Abstract
Study Design
Diagnostic study
Objectives
To evaluate the validity and reliability of a radiographic diagnosis of femoroacetabular impingement (FAI) by a non-radiologist.
Background
Symptomatic FAI is prevalent and thought to be a cause hip osteoarthritis (OA). However, the diagnosis is often delayed by 1 to 2 years, in large part because radiographic findings are often subtle and clinicians have been unaware of their significance. The purpose of this study was to evaluate the validity of a radiographic diagnosis of FAI by a non-radiologist.
Methods
A population-based sample of 701 subjects was recruited in Vancouver, Canada. For the current study, 50 subjects were selected - 40 randomly from the population sample and 10 from an orthopaedic practice with confirmed FAI. An anterior-posterior pelvis and bilateral Dunn radiographs were acquired and read by a fellowship-trained musculoskeletal radiologist and a 3rd year medical student who received basic training in radiographic signs of FAI. Three radiographic signs were evaluated: the lateral center edge angle (LCEA), alpha angle and cross-over sign. Validity was assessed using sensitivity and specificity, Bland-Altman limits of agreement and Kappa.
Results
The sample contained 65% women (n=31), was 62% Caucasian and 38% Chinese, and had a mean age of 38.3 years. For correctly diagnosing FAI, the non-radiologist reader had a sensitivity of 0.83 and specificity of 0.87. Intra-rater kappa value was 0.72, and prevalence-adjusted bias-adjusted Kappa 0.76.
Conclusion
This study provides evidence that a non-radiologist can accurately and reliably identify FAI on plain films.

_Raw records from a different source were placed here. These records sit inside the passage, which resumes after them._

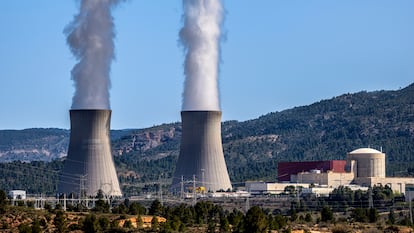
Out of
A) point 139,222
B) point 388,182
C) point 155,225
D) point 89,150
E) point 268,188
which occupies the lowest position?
point 155,225

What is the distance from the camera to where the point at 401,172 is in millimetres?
139250

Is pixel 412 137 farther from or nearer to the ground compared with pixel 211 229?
farther from the ground

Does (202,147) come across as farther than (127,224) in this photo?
Yes

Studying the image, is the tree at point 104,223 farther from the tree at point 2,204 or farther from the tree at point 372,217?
the tree at point 372,217

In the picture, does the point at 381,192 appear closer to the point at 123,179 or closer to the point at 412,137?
the point at 123,179

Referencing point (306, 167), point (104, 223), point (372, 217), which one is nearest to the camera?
point (104, 223)

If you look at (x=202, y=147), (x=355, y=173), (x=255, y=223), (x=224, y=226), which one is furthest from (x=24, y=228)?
(x=355, y=173)

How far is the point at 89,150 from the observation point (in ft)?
270

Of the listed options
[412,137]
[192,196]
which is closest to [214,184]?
[192,196]

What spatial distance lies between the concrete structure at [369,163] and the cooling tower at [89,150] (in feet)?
128

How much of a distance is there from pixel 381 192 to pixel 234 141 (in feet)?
301

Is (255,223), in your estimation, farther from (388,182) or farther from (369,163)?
(369,163)

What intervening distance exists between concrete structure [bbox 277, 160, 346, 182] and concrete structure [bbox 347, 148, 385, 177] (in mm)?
1400

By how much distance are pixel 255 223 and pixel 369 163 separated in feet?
204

Keywords: femoroacetabular impingement, hip radiography, validation, hip osteoarthritis
Introduction
There is emerging evidence that most hip pain in young active adults is caused by femoroacetabular impingement (FAI), a prevalent condition and proposed pre-cursor to hip osteoarthritis (OA) [1,2]. Despite its prevalence [3–5], and relatively consistent presentation [6,7], many patients with symptomatic FAI experience significant delays in diagnosis (1–2 years) [6]. This occurs despite consistent signs and symptoms and subtle but identifiable abnormalities on plain films [6,7]. As a result, many are misdiagnosed and receive inappropriate, ineffective or harmful treatment [8,6], including well-intentioned exercise to gain range of motion (ROM) and strength which may inadvertently lead to labral and chondral damage and accelerated onset of OA [9].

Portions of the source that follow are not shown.